Regardless, one of Ramanujan’s bosses sees the potential in the young man’s scribblings and connects him with Professor Hardy, the Trinity College fellow to whom all his fellow fellows bow. After some stiff exposition, he reaches out to Ramanujan and arranges to bring him to Cambridge, where the wunderkind will largely be ignored, mocked, or otherwise antagonized—even occasionally by Hardy, whom Irons subtly embodies as the standoffish, analytic yin to Ramanujan’s earnest, faith-embracing yang.
Though there are, in fact, important differences between the two when it comes to their shared passion—specifically, academia’s emphasis on proofs whereas Ramanujan believes his theorems are right based on intuition—the filmmaker chooses to repeatedly hammer Hardy’s atheism into your skull for, of all things, a math-related reason to be revealed later.

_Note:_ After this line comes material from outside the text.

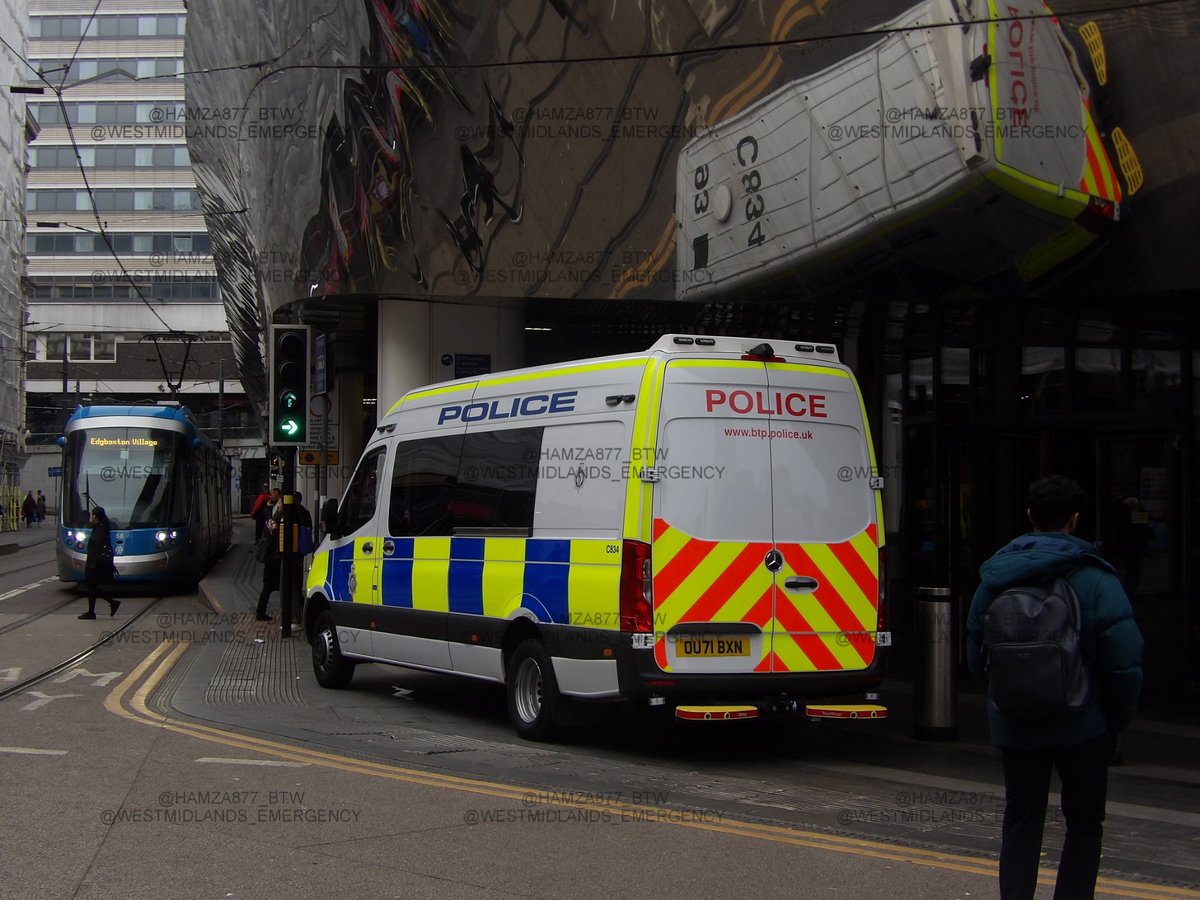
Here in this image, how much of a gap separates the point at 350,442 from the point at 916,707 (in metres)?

Their falling-out begins with a ridiculously heated standoff. Patel, who probably wouldn’t be known stateside if not for Danny Boyle casting him in 2008’s Slumdog Millionaire, doesn’t do pissed off all that well, and Ramanujan’s panting outburst to an issue that’s not remotely personal turns it so. Yes, he was bullied and discriminated against because of his ethnicity. But he somehow connects it to Hardy’s insistence that he work on proofs: “Don’t you even see the bruises on my face?” he says before adding, seemingly from a different discussion, “I have a wife, Mr. Hardy.” Exit scene. What?

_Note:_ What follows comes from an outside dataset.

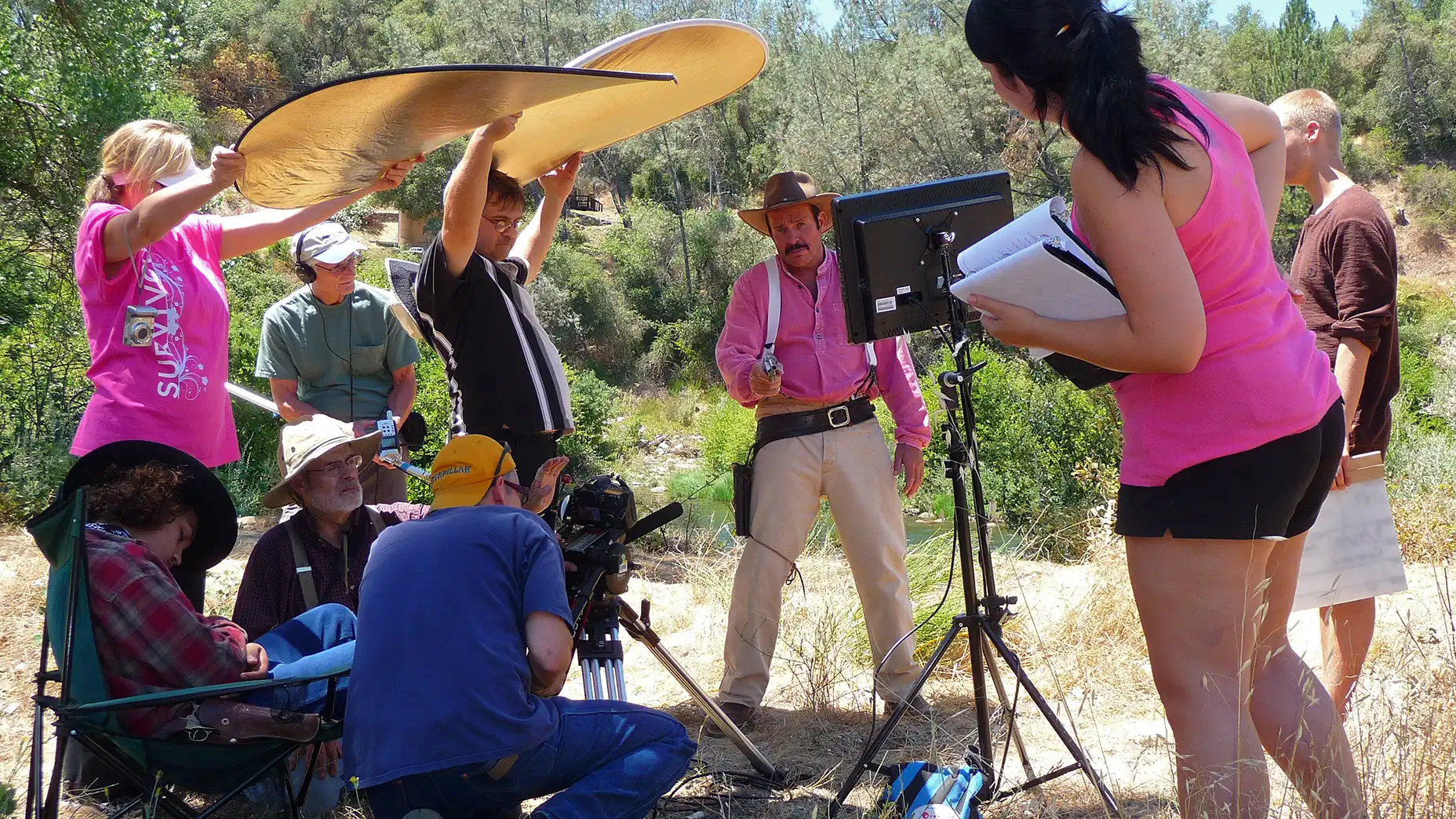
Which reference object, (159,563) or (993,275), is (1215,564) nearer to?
(993,275)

Brown also weaves in some issues between mother and daughter-in-law that are shallow and superfluous, though one detail drums up some conflict. Otherwise, The Man Who Knew Infinity descends into a tooth-achingly sweet portrait of a “Is the student actually the teacher?”-type friendship, with a disease-of-the-week subplot as a bonus. The film telegraphs everything from when blood will first appear on a handkerchief to whether the Trinity jerks will finally accept Ramanujan or if Hardy will second-guess his long-held beliefs. The story may be about absolutes, but the storytelling didn’t have to follow such a predestined path.
The Man Who Knew Infinity opens Friday at Landmark E Street Cinema and Landmark Bethesda Row.